With their brief existence, and dumbed down now by a degraded and warped education, most Americans have a telescoped and cartoony sense of history, so nothing matters, really, beyond the last two or three presidential elections, and each foreign country is represented, at most, by a caricature or two, so Germany is Hitler and Merkel, China is Mao and Xi, Russia is Lenin, Stalin and Putin, Japan is no-name-comes-to-mind, Korea is Little Rocket Man, Vietnam is Ho Chee Mann and Mexico, right next door, is, ah, Speedy Gonzales. Having no historical depth, many Americans will claim that China, for example, is a peace loving and fair-minded civilization that shuns invasions and genocides, but you couldn’t have become the most populous nation on earth without gobbling up many lesser ones, and China’s appetite will only increase as its girth balloons even further. To thrive, it will need a chain of vassals and colonies, same as it ever was.
By 1820, China has expanded to roughly its present shape, with some territory lost since, and other regions becoming more firmly under Chinese control and Sinicized. From 1735 to 1792, China waged ten major wars, including campaigns against the Burmese, Vietnamese, Gurkhas, Xinjiang Muslims, Dzungars and Jinhchuan hill tribes. If you haven’t heard of the last two groups, it’s because they’ve been mostly wiped out. Though extremely costly, with two clear defeats, these wars were dubbed the Ten Great Campaigns by the vain and delusional Qianlong Emperor.

— ROWS —

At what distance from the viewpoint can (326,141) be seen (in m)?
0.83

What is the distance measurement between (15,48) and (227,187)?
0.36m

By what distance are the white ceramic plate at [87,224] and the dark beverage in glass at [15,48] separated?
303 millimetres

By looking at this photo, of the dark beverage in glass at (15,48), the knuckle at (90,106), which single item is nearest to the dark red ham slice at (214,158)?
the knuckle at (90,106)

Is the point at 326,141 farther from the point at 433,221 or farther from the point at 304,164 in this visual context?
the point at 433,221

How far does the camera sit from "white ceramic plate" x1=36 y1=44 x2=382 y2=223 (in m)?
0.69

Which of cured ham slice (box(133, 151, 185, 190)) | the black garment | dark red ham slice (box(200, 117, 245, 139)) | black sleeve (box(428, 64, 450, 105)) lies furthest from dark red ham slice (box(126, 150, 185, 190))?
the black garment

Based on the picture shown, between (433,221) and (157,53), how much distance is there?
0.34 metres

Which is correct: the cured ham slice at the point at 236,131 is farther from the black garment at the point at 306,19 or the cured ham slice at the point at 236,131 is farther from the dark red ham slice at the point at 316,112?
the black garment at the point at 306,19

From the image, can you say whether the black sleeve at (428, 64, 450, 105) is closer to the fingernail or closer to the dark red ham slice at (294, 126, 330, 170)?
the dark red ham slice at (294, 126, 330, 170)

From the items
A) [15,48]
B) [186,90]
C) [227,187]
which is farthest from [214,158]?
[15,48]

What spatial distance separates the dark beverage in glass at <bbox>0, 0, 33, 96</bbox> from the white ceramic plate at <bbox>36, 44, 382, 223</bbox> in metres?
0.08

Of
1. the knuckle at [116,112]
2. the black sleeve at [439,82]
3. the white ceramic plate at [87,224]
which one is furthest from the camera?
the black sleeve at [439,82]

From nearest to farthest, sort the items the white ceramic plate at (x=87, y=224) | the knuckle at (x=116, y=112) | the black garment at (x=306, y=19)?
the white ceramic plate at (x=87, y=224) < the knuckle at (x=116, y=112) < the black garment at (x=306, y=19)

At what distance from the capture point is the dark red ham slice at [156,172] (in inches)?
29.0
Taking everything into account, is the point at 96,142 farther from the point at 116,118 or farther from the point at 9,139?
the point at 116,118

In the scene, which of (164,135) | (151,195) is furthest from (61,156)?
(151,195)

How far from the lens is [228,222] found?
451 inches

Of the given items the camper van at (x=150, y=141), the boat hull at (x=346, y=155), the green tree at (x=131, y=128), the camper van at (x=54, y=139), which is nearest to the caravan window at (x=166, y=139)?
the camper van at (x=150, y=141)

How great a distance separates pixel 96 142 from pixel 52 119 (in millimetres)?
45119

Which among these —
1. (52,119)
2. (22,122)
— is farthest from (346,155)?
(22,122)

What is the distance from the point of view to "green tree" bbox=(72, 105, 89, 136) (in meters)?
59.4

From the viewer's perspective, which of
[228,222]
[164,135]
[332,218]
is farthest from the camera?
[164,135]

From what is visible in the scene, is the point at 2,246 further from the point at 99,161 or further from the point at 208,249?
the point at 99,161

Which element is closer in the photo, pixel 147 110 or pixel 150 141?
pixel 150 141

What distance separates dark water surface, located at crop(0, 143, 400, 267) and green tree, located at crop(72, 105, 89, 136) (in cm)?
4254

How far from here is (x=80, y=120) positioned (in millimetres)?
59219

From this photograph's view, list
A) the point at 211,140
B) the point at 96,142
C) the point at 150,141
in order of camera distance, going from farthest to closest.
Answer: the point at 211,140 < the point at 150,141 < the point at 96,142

— TASK INSTRUCTIONS —
[a] Copy the section of the passage on Chinese expansion starting at "By 1820, China" and ending at "delusional Qianlong Emperor.", word for word.
[b] Extend the passage on Chinese expansion by writing what comes next after its final sentence.

— RESPONSE LIST —
[a]
By 1820, China has expanded to roughly its present shape, with some territory lost since, and other regions becoming more firmly under Chinese control and Sinicized. From 1735 to 1792, China waged ten major wars, including campaigns against the Burmese, Vietnamese, Gurkhas, Xinjiang Muslims, Dzungars and Jinhchuan hill tribes. If you haven’t heard of the last two groups, it’s because they’ve been mostly wiped out. Though extremely costly, with two clear defeats, these wars were dubbed the Ten Great Campaigns by the vain and delusional Qianlong Emperor.

[b]
Incompetently ruled, slow to modernize, corrupt, decadent, with many of its men on drugs and its women’s feet bound, China was racked by rebellions then defeated and gang-raped by Japan, Russia, Britain, France, the United States, Germany, Italy and Austro-Hungary, thus came the end of Imperial China. Backward through much of the 20th century, China hardly invaded anybody because it couldn’t.
In Vietnam, China’s pretext for the 1788 invasion was the restoration of a deposed Viet king, Le Chieu Thong, and when at least 40,000 Chinese marched into Hanoi in October of 1788 without facing resistance, they surely thought their mission was all-too-easily accomplished. Four months later, however, the Vietnamese launched a Tet offensive that killed roughly 20,000 Chinese, with the rest decimated further during their chaotic sprint back to China. A defeated Chinese general, Sun Shiyi, would fare much better against the Hmongs and adherents of White Lotus, a Buddhist sect. When you can’t beat a small nation of dark, scrawny men, you can still flex your overhyped muscles against, say, Grenada and Branch Davidians.
The last time China occupied all of Vietnam was from 1407 to 1427. The victors took the Viet king, Ho Quy Ly, back to China, where he was either killed or turned into a common soldier. The Chinese also kidnapped many Vietnamese boys whom they castrated and made into court eunuchs. One, Nguyen An, became a key architect of Beijing’s Forbidden City, now a symbol of China second only to the Great Wall.
China’s ruler then was the Yongle Emperor. Among his many achievements was to send Zheng He on seven naval expeditions that scoured all of East and South Asia, and even reached the Strait of Hormuz, the Red Sea and East Africa. Nearly six centuries later, China is trying to become a blue-water power, and it has established a military base in Djibouti. Last week, newspapers around the world reported that China may be testing an unprecedented electromagnetic gun, mounted on a warship, that can fire missiles a hundred miles at seven times the speed of sound.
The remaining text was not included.